● Extracted text

*-*-*

2.                   “Association” means (typically statutory definition – consult local law).

3.                  “Claimant” means a homeowner, including a subsequent purchaser, or association who asserts a claim against a construction professional concerning a defect in the design, construction, condition or sale of a dwelling or in the remodel of a dwelling.

4.                  “Construction defect” means a deficiency in, or a deficiency arising out of, the design, specifications, surveying, planning, supervision, or observation of construction, or construction of residential improvements that results from any of the following:

(i)      Defective material, products, or components used in the construction of residential improvements.
(ii)     Violation of the applicable codes in effect at the time of construction of residential improvements.
(iii)         Failure of the design of residential improvements to meet the applicable professional standards of care at the time of governmental approval of the design of residential improvements. 
(iv)        Failure to construct residential improvements in accordance with accepted trade standards for good and workmanlike construction at the time of construction.  Compliance with the applicable codes in effect at the time of construction shall conclusively establish construction in accordance with accepted trade standards for good and workmanlike construction, with respect to all matters specified in those codes. 
5.             “Contractor” means any person, firm, partnership, corporation, association or other organization that is engaged in the business of designing, developing, constructing or selling dwellings.

*-*-*

● Problem
According to the construction definitions above, what conclusively establishes that construction met accepted trade standards for good and workmanlike construction?

● Information supplied
*-*-*

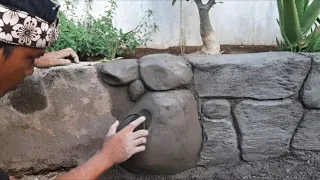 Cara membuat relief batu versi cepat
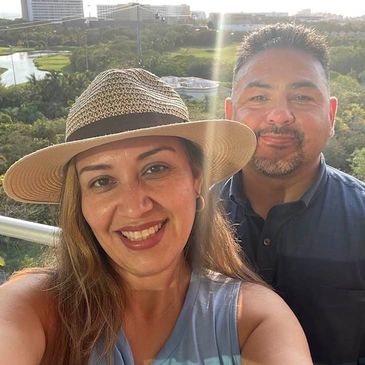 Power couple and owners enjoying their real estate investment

*-*-*

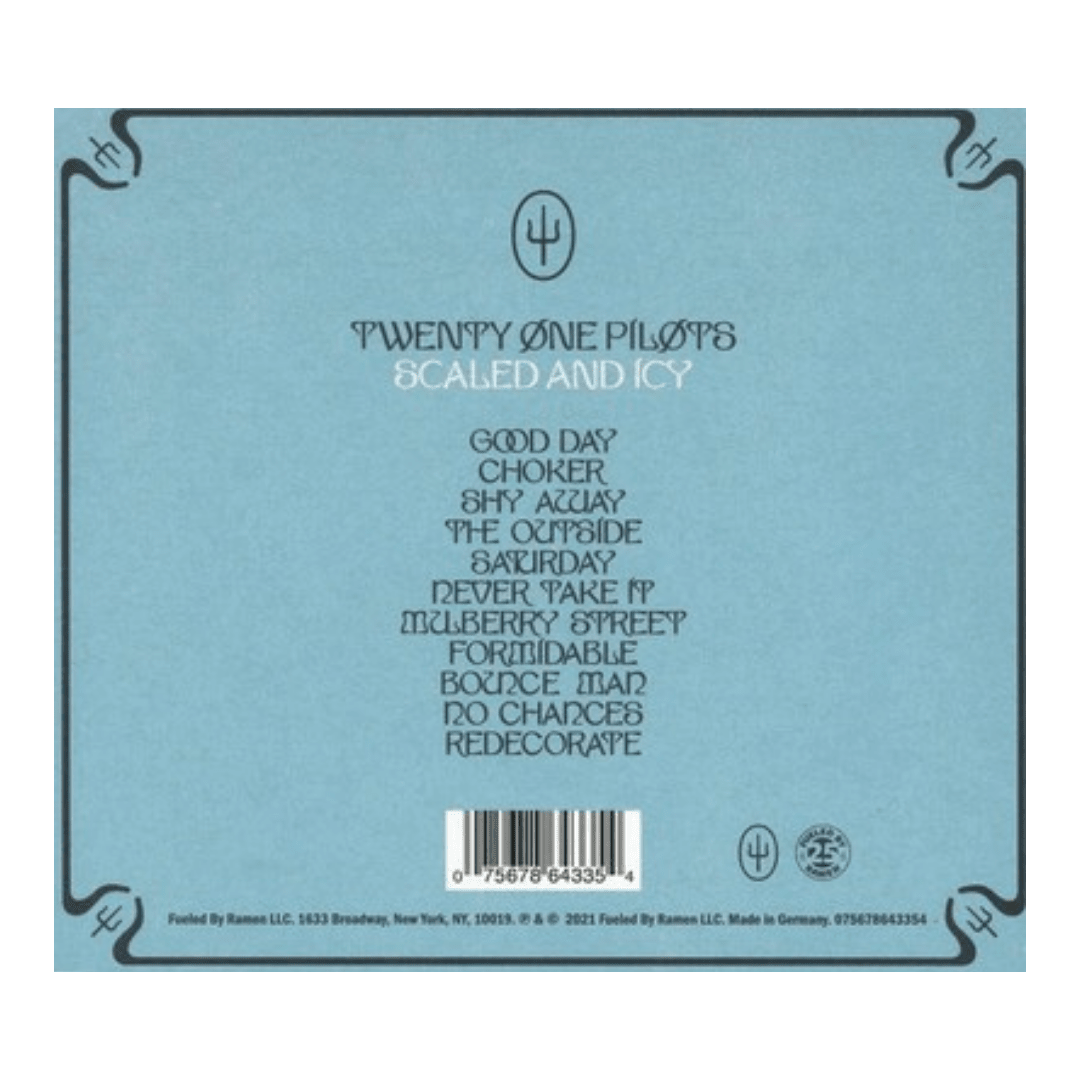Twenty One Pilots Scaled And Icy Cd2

*-*-*

● Exercise result
Compliance with the applicable codes in effect at the time of construction, with respect to all matters specified in those codes.